What Is Cosine Similarity Anyway?

Sep 14, 2019 00:00 · 1753 words · 9 minute read nlp math explainer

In my previous post about story similarity in the work of H.P. Lovecraft, I used cosine similarity to measure relatedness between documents. A trigonometric function seems like a strange way of working with documents. Why not use something simpler, like the Jaccard index? But there’s a good (and intuitive) reason, I promise. In a lot of NLP tutorials (and also in stats/ML in general, to be fair), formulas and measures are presented as if they were natural laws. I want to describe the motivation for each and explain their relationship.

Jaccard index

A basic way of looking at document similarity is to look at how many words they share. Formally, the overlap is the intersection of two documents when considered as sets of words: \(S_{overlap}(\mathbf{a}, \mathbf{b}) = |\mathbf{a} \cap \mathbf{b}|\)

The Jaccard index (also called intersection-over-union) has a pretty straightforward motivation: we want to see how much overlap we have between two documents. We consider the documents as two sets of words. The intersection of a set is the number of items present in both sets (the overlap of a Venn diagram), while the union of two sets consists of items that are available in either set. Represented mathematically, the Jaccard index is \[S_{Jaccard}(\mathbf{A},\mathbf{B}) = J(\mathbf{A},\mathbf{B}) = \frac{|\mathbf{A} \cap \mathbf{B}|}{|\mathbf{A} \cup \mathbf{B}|}\]

Clearly the Jaccard index doesn’t consider anysort of weightings of words.
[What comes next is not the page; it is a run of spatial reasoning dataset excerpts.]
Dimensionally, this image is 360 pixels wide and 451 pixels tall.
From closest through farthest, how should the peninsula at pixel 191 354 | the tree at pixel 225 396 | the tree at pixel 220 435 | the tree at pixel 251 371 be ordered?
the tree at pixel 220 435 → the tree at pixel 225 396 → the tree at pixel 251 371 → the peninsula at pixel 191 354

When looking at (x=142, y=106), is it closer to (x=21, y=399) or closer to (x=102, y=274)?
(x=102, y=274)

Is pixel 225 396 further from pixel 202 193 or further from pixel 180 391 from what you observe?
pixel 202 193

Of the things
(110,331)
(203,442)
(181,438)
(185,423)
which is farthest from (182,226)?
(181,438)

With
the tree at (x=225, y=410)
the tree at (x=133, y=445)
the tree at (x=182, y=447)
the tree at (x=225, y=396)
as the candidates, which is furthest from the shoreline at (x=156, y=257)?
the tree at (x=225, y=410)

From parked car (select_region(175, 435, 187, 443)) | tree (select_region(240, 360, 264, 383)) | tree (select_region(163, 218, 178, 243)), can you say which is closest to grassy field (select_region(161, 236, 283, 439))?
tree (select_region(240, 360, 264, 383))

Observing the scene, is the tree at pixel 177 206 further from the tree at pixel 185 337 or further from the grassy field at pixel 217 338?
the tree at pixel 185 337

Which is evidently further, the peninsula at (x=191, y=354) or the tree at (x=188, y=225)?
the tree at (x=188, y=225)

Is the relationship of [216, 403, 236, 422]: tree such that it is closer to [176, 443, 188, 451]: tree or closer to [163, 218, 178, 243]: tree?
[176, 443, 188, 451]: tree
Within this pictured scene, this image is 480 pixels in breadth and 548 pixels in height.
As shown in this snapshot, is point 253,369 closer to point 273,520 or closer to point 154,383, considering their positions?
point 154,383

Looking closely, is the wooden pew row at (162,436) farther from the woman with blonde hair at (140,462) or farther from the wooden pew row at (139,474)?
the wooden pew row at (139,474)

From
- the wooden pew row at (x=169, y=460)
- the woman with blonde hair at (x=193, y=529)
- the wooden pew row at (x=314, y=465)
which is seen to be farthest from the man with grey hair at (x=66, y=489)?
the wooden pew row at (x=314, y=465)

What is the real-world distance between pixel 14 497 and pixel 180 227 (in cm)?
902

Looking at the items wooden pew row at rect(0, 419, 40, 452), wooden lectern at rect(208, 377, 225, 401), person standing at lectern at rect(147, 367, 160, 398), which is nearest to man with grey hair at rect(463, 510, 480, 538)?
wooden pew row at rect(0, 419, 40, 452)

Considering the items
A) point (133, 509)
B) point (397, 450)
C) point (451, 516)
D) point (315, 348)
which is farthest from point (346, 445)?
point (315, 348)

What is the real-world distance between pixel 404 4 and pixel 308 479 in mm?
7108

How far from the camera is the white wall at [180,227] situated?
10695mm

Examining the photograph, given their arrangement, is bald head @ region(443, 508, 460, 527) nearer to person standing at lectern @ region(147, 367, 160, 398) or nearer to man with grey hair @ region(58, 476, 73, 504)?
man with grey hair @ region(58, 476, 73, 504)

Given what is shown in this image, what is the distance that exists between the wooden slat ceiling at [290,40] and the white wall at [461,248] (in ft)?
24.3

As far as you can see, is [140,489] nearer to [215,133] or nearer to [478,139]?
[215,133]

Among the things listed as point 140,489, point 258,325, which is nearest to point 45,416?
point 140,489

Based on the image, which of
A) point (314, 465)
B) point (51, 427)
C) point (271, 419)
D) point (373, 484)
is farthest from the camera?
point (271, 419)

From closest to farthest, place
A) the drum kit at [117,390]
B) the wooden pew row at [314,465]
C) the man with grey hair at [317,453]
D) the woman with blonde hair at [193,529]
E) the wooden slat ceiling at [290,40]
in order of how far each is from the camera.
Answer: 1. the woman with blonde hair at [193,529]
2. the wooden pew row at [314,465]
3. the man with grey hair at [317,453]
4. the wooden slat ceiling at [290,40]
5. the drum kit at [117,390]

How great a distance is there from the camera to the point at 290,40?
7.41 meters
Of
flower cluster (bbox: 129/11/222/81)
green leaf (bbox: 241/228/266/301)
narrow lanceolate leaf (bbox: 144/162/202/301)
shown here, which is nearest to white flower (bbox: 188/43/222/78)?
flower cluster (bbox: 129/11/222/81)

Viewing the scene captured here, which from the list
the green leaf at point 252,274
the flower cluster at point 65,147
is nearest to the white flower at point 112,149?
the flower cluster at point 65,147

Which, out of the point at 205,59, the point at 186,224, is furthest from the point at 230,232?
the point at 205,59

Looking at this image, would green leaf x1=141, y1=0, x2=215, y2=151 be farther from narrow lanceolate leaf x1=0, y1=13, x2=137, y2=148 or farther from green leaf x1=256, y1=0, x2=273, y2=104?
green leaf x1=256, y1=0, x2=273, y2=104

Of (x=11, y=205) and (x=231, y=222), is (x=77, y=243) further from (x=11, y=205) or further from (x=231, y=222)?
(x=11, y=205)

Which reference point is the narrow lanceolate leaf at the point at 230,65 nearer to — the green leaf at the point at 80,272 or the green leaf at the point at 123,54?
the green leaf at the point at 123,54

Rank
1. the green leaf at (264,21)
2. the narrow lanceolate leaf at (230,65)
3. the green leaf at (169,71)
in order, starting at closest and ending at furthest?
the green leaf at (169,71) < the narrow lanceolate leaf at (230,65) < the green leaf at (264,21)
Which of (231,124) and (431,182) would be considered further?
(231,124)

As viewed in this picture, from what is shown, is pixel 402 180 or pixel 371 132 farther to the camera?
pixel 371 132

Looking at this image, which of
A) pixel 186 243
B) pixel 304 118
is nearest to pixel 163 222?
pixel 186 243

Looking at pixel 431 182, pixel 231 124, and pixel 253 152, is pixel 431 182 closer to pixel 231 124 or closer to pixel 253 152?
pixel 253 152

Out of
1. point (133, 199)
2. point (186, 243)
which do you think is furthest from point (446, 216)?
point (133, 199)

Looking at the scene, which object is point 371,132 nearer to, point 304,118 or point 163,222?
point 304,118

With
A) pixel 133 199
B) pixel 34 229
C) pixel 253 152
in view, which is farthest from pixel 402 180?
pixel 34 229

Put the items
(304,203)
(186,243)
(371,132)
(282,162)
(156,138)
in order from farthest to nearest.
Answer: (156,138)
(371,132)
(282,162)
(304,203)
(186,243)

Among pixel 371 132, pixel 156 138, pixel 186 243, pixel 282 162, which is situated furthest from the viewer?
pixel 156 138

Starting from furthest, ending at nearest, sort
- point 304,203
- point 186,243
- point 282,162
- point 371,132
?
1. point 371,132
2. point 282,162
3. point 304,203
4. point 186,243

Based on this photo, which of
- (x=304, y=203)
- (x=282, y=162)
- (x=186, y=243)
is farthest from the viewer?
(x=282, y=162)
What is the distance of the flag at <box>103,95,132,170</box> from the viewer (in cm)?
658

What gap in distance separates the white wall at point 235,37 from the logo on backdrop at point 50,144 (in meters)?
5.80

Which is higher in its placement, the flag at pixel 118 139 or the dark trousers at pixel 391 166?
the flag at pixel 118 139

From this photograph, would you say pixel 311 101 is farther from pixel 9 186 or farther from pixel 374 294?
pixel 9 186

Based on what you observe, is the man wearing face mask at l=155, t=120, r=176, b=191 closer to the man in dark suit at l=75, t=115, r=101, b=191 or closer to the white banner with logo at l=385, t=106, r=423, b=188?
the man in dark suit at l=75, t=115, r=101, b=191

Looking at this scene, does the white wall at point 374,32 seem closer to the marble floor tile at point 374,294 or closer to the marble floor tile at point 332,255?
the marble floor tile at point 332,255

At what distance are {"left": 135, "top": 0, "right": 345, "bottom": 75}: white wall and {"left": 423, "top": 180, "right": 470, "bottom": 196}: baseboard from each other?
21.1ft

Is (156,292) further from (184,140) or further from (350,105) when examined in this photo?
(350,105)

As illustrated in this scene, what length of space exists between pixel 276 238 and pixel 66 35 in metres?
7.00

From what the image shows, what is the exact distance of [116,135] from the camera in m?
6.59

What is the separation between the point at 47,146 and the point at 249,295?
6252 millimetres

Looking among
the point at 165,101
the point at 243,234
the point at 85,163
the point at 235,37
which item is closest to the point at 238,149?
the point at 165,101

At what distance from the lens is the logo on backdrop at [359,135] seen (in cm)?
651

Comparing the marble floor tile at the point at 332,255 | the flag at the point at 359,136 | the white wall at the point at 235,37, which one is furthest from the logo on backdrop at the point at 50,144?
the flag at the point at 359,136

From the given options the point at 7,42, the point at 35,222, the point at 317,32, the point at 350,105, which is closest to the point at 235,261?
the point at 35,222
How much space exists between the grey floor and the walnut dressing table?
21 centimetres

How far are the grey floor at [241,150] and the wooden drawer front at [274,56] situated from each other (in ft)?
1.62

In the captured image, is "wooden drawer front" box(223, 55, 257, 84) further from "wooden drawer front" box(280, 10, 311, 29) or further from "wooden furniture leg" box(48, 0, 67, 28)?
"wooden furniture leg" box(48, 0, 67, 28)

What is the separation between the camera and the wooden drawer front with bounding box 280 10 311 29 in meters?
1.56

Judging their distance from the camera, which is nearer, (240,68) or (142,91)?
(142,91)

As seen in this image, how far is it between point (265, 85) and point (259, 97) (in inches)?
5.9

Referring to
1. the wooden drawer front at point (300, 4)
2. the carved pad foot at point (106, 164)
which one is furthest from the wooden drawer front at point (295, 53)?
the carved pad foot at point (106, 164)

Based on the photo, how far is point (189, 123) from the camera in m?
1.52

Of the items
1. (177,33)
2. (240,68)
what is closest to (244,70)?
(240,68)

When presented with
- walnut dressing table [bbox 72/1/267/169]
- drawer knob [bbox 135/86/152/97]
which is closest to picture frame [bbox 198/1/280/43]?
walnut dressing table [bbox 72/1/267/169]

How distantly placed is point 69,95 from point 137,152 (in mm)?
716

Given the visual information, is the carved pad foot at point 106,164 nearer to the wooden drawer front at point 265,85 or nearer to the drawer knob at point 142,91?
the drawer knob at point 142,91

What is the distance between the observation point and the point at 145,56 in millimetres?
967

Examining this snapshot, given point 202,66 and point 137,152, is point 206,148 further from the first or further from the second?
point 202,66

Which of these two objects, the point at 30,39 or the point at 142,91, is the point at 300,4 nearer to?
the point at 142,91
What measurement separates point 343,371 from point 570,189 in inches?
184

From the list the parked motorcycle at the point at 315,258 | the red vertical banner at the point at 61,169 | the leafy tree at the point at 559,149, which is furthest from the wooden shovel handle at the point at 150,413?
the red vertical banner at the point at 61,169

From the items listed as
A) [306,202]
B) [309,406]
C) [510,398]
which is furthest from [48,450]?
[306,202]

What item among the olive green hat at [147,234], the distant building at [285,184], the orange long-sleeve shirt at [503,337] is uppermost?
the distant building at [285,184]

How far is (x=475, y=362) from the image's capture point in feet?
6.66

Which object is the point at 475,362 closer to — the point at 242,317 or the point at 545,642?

It’s simply counting taking a ratio. We’re also not considering any words that neither document has. Jaccard ranges from 0 (no overlap) to 1 (‘total’ overlap). A Jaccard index of 1 doesn’t mean that the documents are identical. The overlap at \(J(A,B)=1\) is ‘total’ in the sense that both documents contain the same set of words. The phrases “butter not guns” and “guns not butter” would have the same Jaccard index.

Cosine Similarity

The other common measure of document similarity is the **cosine similarity*. With cosine similarity we’re not thinking about sets anymore, we’re thinking about vectors in spaces. A vector ‘points’ from the origin in the amount specified by its elements. So the vector [1, 5, 3] in a 3D space points 1 unit in the x axis, 5 in the y and 3 in the z. Using vector spaces makes our similarity measure more complicated, but it has a major advantage: instead of looking at Yes/No term in documents, we can now weight words by importance with procedures like tfidf. Beyond being able to use numbers instead of Yes/No indicators of set membership, we can bring in a lot of math to understand what’s going on. The cosine feels like a natural choice for a similarity measure: it ranges from -1 to 1, and gets larger when the angle in question is smaller. We know that the cosine between two vectors can be computed from the vectors themselves: \[S_{cosine}(\mathbf{a}, \mathbf{b}) = \cos \theta = \frac{\mathbf{a} \cdot \mathbf{b}}{\| \mathbf{a} \| \| \mathbf{b} \|}\]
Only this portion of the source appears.